本文链接：https://blog.csdn.net/litt1e/article/details/132611196

在这里插入图片描述
训练流程
1.输入图像经过CNN的backbone获得32倍下采样的深度特征；
2.将图片给拉直形成token，并添加位置编码送入encoder中；
3.将encoder的输出以及Object Query作为decoder的输入得到解码特征；
4.将解码后的特征传入FFN得到预测特征；
5.根据预测特征计算cost matrix，并由匈牙利算法匹配GT，获得正负样本；
6.根据正负样本计算分类与回归loss。

前两章，我们分析了训练步骤的1，2，3。了解DETR是通过CNN的backbone获取的32倍下采样特征，并构建Object Query可学习编码，利用encoder-decoder结构输出解码特征。接下来我们需要理解DETR如何进行正负样本分配（label assignment），以及loss是如何根据正负样本构建的。文章代码很多，希望大家能够耐心看完。

代码分析

继续书接上回，我们将x输入self.transformer（outs_dec, _ = self.transformer）并获得输出outs_dec,outs_dec的维度为[6,2,100,256],其中第一维度6是因为保存了self.decoder中间层的输出，2是指batch-size。

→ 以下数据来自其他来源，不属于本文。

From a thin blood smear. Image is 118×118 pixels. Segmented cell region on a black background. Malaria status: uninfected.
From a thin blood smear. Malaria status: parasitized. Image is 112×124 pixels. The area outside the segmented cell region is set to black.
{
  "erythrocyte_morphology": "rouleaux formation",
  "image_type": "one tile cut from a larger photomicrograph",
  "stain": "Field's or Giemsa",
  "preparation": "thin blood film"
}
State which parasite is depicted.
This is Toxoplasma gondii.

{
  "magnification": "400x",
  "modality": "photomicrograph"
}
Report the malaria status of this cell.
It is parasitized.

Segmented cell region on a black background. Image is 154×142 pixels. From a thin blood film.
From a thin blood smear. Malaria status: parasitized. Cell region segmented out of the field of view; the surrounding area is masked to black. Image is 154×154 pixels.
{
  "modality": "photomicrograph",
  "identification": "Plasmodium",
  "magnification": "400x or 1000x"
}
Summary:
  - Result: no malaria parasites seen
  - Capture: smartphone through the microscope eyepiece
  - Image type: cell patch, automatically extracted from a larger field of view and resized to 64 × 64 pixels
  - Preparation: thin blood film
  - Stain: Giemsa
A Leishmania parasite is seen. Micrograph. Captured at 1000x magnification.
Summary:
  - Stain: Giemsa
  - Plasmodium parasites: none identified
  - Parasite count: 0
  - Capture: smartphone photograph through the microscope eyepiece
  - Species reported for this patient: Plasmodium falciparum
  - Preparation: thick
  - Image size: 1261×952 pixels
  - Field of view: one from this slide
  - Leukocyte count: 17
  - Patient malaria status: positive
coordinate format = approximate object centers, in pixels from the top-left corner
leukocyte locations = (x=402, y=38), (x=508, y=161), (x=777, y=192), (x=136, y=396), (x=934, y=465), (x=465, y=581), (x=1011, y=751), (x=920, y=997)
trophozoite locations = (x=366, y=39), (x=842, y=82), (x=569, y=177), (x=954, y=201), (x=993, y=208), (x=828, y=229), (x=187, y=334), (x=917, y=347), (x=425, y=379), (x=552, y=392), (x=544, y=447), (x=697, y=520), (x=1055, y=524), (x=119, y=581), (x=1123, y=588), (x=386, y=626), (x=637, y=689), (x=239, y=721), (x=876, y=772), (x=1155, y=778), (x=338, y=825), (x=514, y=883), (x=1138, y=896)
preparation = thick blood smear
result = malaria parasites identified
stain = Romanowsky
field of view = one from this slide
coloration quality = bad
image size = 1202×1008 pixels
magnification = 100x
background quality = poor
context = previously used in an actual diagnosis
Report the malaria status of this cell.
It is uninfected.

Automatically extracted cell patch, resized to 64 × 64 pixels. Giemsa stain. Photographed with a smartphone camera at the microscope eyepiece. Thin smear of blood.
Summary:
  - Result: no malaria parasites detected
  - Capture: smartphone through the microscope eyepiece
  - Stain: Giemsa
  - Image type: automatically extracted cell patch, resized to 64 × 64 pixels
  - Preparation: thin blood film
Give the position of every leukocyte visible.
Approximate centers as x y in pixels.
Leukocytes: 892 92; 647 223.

self.fc_cls = Linear(in_features=256, out_features=8, bias=True)，将outs_dec送入分类头self.fc_cls获得all_cls_scores（维度为[6,2,100,92]）,coco数据集中存在91类别，加上背景，一共92个类别。self.reg_ffn是FFN模块，如下所示，存在两个全连接层与激活成以及dropout层。self.fc_reg = Linear(in_features=256, out_features=4, bias=True)，将outs_dec送入回归头self.fc_reg获得all_bbox_preds（维度为[6,2,100,4]），其中保存了4个坐标特征。

FFN(
(activate): ReLU(inplace=True)
(layers): Sequential(
(0): Sequential(
(0): Linear(in_features=256, out_features=256, bias=True)
(1): ReLU(inplace=True)
(2): Dropout(p=0.0, inplace=False)
)
(1): Linear(in_features=256, out_features=256, bias=True)
(2): Dropout(p=0.0, inplace=False)
)
(dropout_layer): Identity()
)

def forward_single(self, x, img_metas):
        """"Forward function for a single feature level.

        Args:
            x (Tensor): Input feature from backbone's single stage, shape
                [bs, c, h, w].
            img_metas (list[dict]): List of image information.

        Returns:
            all_cls_scores (Tensor): Outputs from the classification head,
                shape [nb_dec, bs, num_query, cls_out_channels]. Note
                cls_out_channels should includes background.
            all_bbox_preds (Tensor): Sigmoid outputs from the regression
                head with normalized coordinate format (cx, cy, w, h).
                Shape [nb_dec, bs, num_query, 4].
        """
        # construct binary masks which used for the transformer.
        # NOTE following the official DETR repo, non-zero values representing
        # ignored positions, while zero values means valid positions.
        batch_size = x.size(0)
        input_img_h, input_img_w = img_metas[0]['batch_input_shape']
        masks = x.new_ones((batch_size, input_img_h, input_img_w))
        for img_id in range(batch_size):
            img_h, img_w, _ = img_metas[img_id]['img_shape']
            masks[img_id, :img_h, :img_w] = 0

        x = self.input_proj(x)
        # interpolate masks to have the same spatial shape with x
        masks = F.interpolate(
            masks.unsqueeze(1), size=x.shape[-2:]).to(torch.bool).squeeze(1)
        # position encoding
        pos_embed = self.positional_encoding(masks)  # [bs, embed_dim, h, w]
        # outs_dec: [nb_dec, bs, num_query, embed_dim]
        outs_dec, _ = self.transformer(x, masks, self.query_embedding.weight,
                                       pos_embed)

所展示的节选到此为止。